Elongation, splicing and polyadenylation are fundamental steps of transcription, and studying their coordination requires simultaneous monitoring of these dynamic processes on one transcript. We recently developed a full-length nascent RNA sequencing method in the model plant Arabidopsis that simultaneously detects RNA polymerase II position, splicing status, polyadenylation site and poly(A) tail length at genome-wide scale. This method allows calculation of the kinetics of cotranscriptional splicing and detects polyadenylated transcripts with unspliced introns retained at specific positions posttranscriptionally. Here we describe a detailed protocol for this method called FLEP-seq (full-length elongating and polyadenylated RNA sequencing) that is applicable to plants. Library production requires as little as one nanogram of nascent RNA (after rRNA/tRNA removal), and either Nanopore or PacBio platforms can be used for sequencing. We also provide a complete bioinformatic pipeline from raw data processing to downstream analysis. The minimum time required for FLEP-seq, including RNA extraction and library preparation, is 36 h. The subsequent long-read sequencing and initial data analysis ranges between 31 and 40 h, depending on the sequencing platform.
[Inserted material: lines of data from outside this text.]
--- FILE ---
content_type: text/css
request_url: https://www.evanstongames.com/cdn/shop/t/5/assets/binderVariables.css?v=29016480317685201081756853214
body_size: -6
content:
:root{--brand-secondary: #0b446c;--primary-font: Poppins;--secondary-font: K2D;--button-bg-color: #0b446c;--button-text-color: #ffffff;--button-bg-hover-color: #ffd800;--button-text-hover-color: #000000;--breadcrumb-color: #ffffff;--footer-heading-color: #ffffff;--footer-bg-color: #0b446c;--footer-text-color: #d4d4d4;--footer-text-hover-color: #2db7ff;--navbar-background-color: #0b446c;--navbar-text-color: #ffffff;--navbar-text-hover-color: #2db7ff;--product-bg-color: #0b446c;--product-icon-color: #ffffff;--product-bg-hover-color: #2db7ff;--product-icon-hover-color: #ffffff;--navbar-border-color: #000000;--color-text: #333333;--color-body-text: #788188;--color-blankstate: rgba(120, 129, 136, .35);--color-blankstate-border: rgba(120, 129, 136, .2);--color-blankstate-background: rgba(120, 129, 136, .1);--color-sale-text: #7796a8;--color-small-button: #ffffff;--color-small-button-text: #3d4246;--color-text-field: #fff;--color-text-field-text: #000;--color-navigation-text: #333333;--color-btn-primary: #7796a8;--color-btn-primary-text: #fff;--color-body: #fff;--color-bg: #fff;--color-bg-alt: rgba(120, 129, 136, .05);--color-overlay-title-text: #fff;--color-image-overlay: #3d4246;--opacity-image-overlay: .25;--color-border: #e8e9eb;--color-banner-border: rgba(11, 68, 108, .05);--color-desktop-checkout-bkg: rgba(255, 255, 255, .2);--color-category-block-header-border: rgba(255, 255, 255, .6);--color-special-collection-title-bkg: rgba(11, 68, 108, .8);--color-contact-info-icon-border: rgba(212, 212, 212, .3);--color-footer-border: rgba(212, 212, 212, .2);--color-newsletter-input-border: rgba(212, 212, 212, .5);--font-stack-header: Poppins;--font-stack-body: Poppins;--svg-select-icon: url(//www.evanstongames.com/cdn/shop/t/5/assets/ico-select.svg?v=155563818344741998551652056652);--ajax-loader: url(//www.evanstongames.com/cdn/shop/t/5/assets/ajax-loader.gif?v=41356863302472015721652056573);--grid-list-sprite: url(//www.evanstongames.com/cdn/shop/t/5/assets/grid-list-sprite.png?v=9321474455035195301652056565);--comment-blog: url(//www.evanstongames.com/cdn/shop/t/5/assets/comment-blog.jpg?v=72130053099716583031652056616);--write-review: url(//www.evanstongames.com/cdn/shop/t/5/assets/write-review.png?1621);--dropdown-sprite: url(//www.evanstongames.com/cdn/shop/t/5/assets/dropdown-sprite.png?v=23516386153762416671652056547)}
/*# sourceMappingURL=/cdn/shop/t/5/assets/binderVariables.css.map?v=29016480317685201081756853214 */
延伸、剪接和多聚腺苷酸化是转录的基本步骤，研究它们的协调需要同时监测一个转录本上的这些动态过程。我们最近在模式植物拟南芥中开发了一种全长新生 RNA 测序方法在全基因组范围内同时检测 RNA 聚合酶 II 的位置、剪接状态、多聚腺苷酸化位点和多聚 (A) 尾长。该方法允许计算共转录剪接的动力学，并检测转录后保留在特定位置的未剪接内含子的多腺苷酸化转录本。在这里，我们描述了这种方法的详细协议，称为 FLEP-seq（全长延伸和多腺苷酸化 RNA 测序），适用于植物。文库生产只需 1 纳克新生 RNA（去除 rRNA/tRNA 后），Nanopore 或 PacBio 平台均可用于测序。我们还提供从原始数据处理到下游分析的完整生物信息学管道。FLEP-seq 所需的最短时间（包括 RNA 提取和文库制备）为 36 小时。